Cada condômino usa o bem inteiro, não um pedaço dele
É essa a lógica do art. 1.314: o condômino usa a coisa conforme a destinação dela, exerce os direitos compatíveis com a indivisão, reivindica o bem de terceiro, defende a posse e pode alienar ou gravar a sua parte ideal.
O limite vem no parágrafo único do mesmo artigo. Nenhum condômino altera a destinação da coisa comum nem dá posse, uso ou gozo a estranhos sem o consenso dos demais. Transformar a casa herdada em locação por temporada, sozinho, extrapola o que a fração ideal autoriza.
Despesas e frutos seguem a fração ideal
Conservação, tributos e ônus do bem são rateados na proporção da parte de cada um, e as partes ideais presumem-se iguais quando o título não disser o contrário (art. 1.315). O condômino que não quer arcar com as despesas tem uma saída prevista em lei: renunciar à sua parte.
Há contrapartida do outro lado. Quem colhe frutos da coisa comum responde aos demais por eles, e responde também pelo dano que causar ao bem (art. 1.319). O irmão que mora sozinho no imóvel herdado, por exemplo, pode ser instado a pagar aos outros um valor correspondente ao uso exclusivo.
O direito de sair: divisão a qualquer tempo
Ninguém é obrigado a permanecer em condomínio. A qualquer tempo é lícito exigir a divisão da coisa comum, respondendo o quinhão de cada um pelas despesas dessa divisão, na dicção do art. 1.320. Os condôminos podem pactuar indivisão por prazo não superior a cinco anos, renovável.

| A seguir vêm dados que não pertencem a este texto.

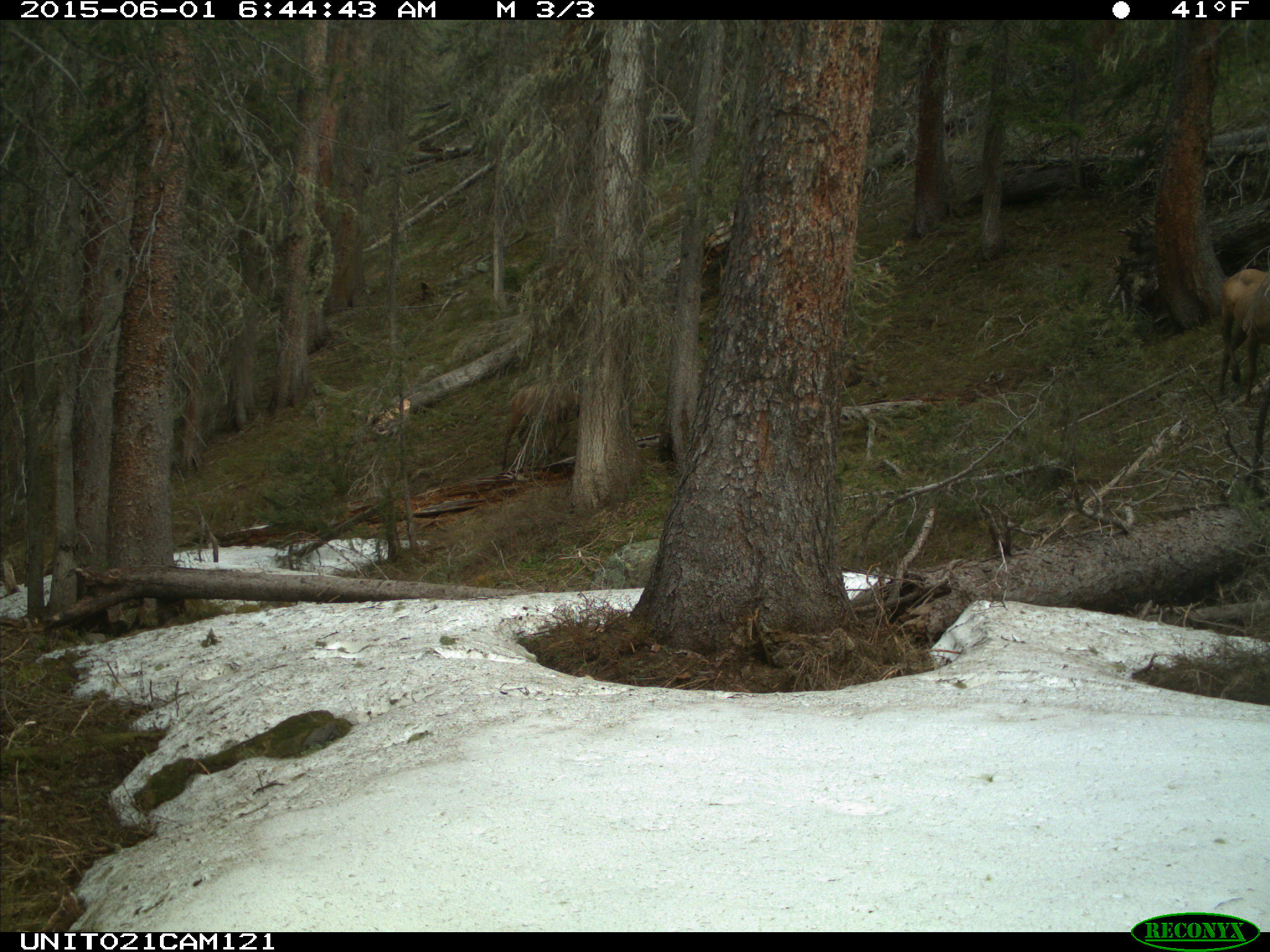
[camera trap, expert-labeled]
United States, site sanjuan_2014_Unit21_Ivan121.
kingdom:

Se o bem for indivisível e ninguém quiser adjudicá-lo indenizando os demais, ele será vendido e o apurado repartido, com preferência do condômino sobre o estranho em condições iguais de oferta (art. 1.322). Não havendo acordo, o caminho é judicial: o Código de Processo Civil confere ao condômino a ação de divisão no art. 569, II.
Administração da coisa comum
Quando os condôminos decidem administrar em conjunto, a deliberação é tomada por maioria calculada pelo valor dos quinhões, e não por cabeça. É possível escolher um administrador, fixar sua remuneração e definir como os rendimentos serão distribuídos.
A administração de fato, sem deliberação, costuma gerar atrito. Registrar em documento simples quem paga o quê, quem recebe o aluguel e como se prestam contas evita que a discussão só apareça anos depois, quando alguém decide vender.
Perguntas frequentes
Um condômino pode vender a fração ideal dele sem os outros?
Pode alienar a sua parte, mas, em coisa indivisível, precisa antes dar aos demais a chance de comprar em igualdade de condições. Ignorar essa preferência abre ao condômino preterido o caminho de depositar o preço e reclamar a parte vendida ao estranho.